Thursday, March 24, 2011

Apresiasi Kucak-kacik

Upacara Menjadi Manusia

Catatan Pertunjukan Teater Tujuan “Kucak-Kacik” Oleh Teater YAI
Oleh : Zak Sorga

Lakon kucak-kacik karya Arifin C. Noer ini mencerminkan sudut pandang pengarangnya. yaitu, pertama, hidup manusia adalah proses upacara menjadi manusia. kedua, semua kerja yang dilakukan manusia adalah ibadah. seperti di sebuah daerah di Jepang.



Dalam Naskah “Kucak Kacik” ini Arifin C. Noer telah mendudukkan tokoh utamanya, Darim, dimana-mana terus diguncang-guncang oleh pertarungan antara idealisme dan kenyataan hidup yang serba materialistis, palsu, otoriter dan tanpa pendirian. Begitu kerasnya guncangan itu sampai Darim terus terombang-ambing (kocak kacik) sepanjang waktu.

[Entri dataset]
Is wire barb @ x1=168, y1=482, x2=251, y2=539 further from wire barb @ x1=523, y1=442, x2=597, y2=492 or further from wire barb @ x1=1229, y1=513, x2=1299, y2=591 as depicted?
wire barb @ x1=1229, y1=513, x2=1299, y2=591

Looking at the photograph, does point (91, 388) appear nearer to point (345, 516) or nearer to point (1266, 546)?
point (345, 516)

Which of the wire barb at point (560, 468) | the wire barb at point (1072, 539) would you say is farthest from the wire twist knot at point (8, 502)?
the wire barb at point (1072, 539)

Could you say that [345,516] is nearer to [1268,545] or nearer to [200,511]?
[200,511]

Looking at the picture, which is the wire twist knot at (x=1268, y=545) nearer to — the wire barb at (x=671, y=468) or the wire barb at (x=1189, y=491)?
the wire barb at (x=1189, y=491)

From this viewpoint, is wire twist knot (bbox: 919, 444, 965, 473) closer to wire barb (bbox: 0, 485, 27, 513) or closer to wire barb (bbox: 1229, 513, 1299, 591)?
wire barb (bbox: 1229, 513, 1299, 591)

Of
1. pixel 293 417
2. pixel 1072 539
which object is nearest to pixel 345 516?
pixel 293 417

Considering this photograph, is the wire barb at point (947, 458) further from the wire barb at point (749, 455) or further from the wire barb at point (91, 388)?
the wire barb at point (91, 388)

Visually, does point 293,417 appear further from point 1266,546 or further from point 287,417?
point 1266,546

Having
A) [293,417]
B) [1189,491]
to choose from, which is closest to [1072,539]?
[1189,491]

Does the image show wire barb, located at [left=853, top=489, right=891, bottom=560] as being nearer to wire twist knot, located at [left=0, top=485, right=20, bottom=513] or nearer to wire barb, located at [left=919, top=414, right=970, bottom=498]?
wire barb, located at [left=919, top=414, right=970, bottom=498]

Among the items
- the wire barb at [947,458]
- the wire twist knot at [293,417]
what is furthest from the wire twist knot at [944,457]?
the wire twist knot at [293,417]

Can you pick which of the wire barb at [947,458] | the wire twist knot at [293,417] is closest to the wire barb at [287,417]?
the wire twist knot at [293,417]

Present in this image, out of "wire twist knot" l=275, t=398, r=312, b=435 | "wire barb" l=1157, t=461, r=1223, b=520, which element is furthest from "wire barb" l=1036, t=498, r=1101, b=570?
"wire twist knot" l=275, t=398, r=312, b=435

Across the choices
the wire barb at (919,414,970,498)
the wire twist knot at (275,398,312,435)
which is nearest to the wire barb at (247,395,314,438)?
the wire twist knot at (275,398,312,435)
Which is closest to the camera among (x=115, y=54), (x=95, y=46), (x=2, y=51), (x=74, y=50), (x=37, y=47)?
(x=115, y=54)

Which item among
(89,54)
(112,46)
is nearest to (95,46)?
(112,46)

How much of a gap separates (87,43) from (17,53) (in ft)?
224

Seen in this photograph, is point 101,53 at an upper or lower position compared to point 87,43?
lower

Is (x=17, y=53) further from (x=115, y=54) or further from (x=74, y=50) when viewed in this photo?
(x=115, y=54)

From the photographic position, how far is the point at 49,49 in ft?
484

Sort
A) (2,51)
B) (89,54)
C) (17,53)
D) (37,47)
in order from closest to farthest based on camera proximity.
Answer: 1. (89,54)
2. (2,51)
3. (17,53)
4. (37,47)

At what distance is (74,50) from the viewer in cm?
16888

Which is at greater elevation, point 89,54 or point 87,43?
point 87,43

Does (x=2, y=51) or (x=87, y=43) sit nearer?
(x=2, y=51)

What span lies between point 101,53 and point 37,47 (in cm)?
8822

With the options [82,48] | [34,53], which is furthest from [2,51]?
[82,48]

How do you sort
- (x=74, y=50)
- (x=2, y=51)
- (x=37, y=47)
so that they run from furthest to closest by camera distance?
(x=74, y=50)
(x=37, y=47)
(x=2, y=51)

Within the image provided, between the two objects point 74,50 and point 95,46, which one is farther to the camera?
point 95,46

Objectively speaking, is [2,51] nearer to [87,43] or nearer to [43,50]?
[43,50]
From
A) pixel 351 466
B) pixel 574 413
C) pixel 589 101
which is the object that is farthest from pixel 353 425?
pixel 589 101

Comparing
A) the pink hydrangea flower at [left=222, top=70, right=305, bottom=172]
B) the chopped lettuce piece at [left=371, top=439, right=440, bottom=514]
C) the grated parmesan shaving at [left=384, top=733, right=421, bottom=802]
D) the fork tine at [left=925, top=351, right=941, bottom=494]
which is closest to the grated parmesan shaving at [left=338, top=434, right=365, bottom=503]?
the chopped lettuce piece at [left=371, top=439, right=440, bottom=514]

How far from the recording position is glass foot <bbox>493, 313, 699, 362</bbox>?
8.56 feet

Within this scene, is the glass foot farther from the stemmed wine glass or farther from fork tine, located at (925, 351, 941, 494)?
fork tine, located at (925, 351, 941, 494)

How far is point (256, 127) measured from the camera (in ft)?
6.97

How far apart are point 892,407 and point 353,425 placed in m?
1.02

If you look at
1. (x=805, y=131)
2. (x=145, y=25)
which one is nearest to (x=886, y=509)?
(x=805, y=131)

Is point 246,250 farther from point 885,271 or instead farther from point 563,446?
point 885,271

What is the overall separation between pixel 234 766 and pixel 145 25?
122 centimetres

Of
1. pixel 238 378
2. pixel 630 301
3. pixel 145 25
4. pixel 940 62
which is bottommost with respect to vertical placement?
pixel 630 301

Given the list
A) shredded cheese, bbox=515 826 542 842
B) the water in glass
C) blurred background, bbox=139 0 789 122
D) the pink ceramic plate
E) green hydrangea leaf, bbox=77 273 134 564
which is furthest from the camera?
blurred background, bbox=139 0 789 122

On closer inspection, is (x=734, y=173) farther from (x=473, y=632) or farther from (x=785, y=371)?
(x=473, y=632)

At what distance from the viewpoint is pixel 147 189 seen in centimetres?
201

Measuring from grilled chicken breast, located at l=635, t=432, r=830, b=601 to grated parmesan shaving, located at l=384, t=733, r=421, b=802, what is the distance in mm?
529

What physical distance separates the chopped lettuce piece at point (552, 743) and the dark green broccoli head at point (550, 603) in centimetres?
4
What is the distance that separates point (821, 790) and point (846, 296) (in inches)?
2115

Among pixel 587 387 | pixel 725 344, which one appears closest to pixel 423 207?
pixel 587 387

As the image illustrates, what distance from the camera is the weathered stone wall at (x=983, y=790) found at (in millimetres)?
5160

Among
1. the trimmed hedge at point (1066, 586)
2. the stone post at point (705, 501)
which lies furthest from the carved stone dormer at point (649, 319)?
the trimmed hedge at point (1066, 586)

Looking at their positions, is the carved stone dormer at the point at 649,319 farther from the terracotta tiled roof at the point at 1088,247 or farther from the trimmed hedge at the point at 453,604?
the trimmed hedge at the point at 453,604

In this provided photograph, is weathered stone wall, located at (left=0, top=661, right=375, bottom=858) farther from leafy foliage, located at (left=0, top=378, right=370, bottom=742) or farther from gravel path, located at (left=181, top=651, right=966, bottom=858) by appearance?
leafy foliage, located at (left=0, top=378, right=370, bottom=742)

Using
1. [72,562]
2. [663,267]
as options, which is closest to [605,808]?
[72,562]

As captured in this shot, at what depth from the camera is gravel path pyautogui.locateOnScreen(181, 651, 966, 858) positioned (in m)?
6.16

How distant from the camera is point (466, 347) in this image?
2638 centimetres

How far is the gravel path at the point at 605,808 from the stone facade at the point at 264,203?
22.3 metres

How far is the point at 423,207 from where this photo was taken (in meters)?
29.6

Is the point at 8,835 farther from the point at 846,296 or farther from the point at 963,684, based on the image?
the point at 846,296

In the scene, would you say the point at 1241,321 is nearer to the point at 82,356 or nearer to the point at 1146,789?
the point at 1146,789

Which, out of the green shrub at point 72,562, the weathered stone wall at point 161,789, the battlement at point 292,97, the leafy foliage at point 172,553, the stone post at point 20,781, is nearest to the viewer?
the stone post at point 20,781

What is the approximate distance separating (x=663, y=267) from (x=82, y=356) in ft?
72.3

* **Tugas Anda**:
1) Menurut catatan pertunjukan ini, mengapa Darim terus terombang-ambing sepanjang waktu? Jawab dalam satu sampai tiga kalimat.
2) Berikan kembali bagian catatan pertunjukan dari "Thursday, March 24, 2011" sampai "kacik) sepanjang waktu." tanpa perubahan.

* **Pembahasan Jawaban**:
1) Darim terus terombang-ambing karena ia diguncang-guncang dengan sangat keras oleh pertarungan antara idealisme dan kenyataan hidup. Kenyataan hidup itu serba materialistis, palsu, otoriter, dan tanpa pendirian.

2)
Thursday, March 24, 2011

Apresiasi Kucak-kacik

Upacara Menjadi Manusia

Catatan Pertunjukan Teater Tujuan “Kucak-Kacik” Oleh Teater YAI
Oleh : Zak Sorga

Lakon kucak-kacik karya Arifin C. Noer ini mencerminkan sudut pandang pengarangnya. yaitu, pertama, hidup manusia adalah proses upacara menjadi manusia. kedua, semua kerja yang dilakukan manusia adalah ibadah. seperti di sebuah daerah di Jepang.



Dalam Naskah “Kucak Kacik” ini Arifin C. Noer telah mendudukkan tokoh utamanya, Darim, dimana-mana terus diguncang-guncang oleh pertarungan antara idealisme dan kenyataan hidup yang serba materialistis, palsu, otoriter dan tanpa pendirian. Begitu kerasnya guncangan itu sampai Darim terus terombang-ambing (kocak kacik) sepanjang waktu.